The price of Bitcoin has corrected 13.65% almost a month after setting a new record high of around $73,800. As of April 17, BTC/USD is trading for as low as $$62,622, while its month-to-date low is around $62,160.
Bitcoin’s price correction has accelerated recently due to an escalating geopolitical conflict in the Middle East. Meanwhile, a resilient U.S. economy has increased bets on higher-for-longer interest rates in the U.S., which has dampened the market’s risk appetite, hurting Bitcoin further.
With the Bitcoin Halving 2024 just two days away, will the BTC price crash again or undergo a sharp rebound?
Bitcoin triple-top theory predicts 14% price decline
Bitcoin has failed to jump above its record high thrice in the past 30 days, reflecting traders’ uncertainty near record levels, where profit-taking or increased selling pressure prevents further upside.
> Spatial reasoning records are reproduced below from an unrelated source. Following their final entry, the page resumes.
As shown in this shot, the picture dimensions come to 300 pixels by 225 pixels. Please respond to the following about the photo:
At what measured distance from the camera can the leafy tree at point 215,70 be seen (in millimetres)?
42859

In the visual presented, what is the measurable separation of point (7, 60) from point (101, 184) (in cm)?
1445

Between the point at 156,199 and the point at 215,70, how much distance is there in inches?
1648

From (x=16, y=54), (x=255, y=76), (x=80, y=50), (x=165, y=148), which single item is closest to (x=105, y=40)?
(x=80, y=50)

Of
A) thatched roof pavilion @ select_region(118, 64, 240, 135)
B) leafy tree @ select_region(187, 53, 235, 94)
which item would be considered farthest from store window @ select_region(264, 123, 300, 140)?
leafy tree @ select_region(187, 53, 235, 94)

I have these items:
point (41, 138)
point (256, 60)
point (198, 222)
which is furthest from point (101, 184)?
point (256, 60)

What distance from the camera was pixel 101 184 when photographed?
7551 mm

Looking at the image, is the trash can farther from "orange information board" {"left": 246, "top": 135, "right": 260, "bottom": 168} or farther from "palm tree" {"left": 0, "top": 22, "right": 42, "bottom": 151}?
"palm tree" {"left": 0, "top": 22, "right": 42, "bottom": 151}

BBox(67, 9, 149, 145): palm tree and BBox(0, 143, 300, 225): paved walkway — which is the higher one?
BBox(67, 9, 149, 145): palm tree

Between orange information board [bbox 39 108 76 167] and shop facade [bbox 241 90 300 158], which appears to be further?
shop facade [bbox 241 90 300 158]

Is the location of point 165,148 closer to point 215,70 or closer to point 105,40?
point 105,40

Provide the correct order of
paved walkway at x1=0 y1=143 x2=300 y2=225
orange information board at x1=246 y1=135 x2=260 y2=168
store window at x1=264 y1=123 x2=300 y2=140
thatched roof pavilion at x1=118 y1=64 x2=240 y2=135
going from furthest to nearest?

This price behavior has led to the formation of what appears to be a triple-top technical pattern, characterized by three consecutive peaks at around the same price level, with two minor pullbacks in between. As a rule of technical analysis, a triple-top pattern typically concludes when the price breaks below its support line and descends by an amount equal to the peak height above that support line. As of April 17, Bitcoin is attempting to close below its triple-top support level near $63,500. If this occurs, its downside target for April or May comes to around $54,650, down about 14.25% from the current price levels. If not, BTC price will likely rebound toward the upper trendline of its prevailing trading range at around $70,000.Big institutions aren’t buying Bitcoin anymore?
More downside cues for Bitcoin come from the popular Wyckoff method, as analysts at Stockmoney Lizards in their recent X post. Notably, Bitcoin’s recent price rallies and retreats resemble the trends typically witnessed during the formation of a Wyckoff Distribution Model, as shown below. As of April 17, the cryptocurrency had entered the pattern’s so-called “sign of weakness” stage. This stage suggests that demand is waning, which, in turn, sets up the asset for a downward move. In Bitcoin’s case, a lack of demand is due to a growing risk aversion mood caused by the Federal Reserve’s higher-for-longer interest rate policy and the escalating Iran-Israel conflict, opines StockMoney Lizards. “Big institutions have paused their buying for now,” the analysts argued, adding:“The inflow of the ETFs is as low as never before. Our guess: They sense that difficult times in the market might come.”Bitcoin ETFs have witnessed nearly $150 million in outflows since the beginning of the Iran-Israel conflict on April 12, according to data by Farside Investors.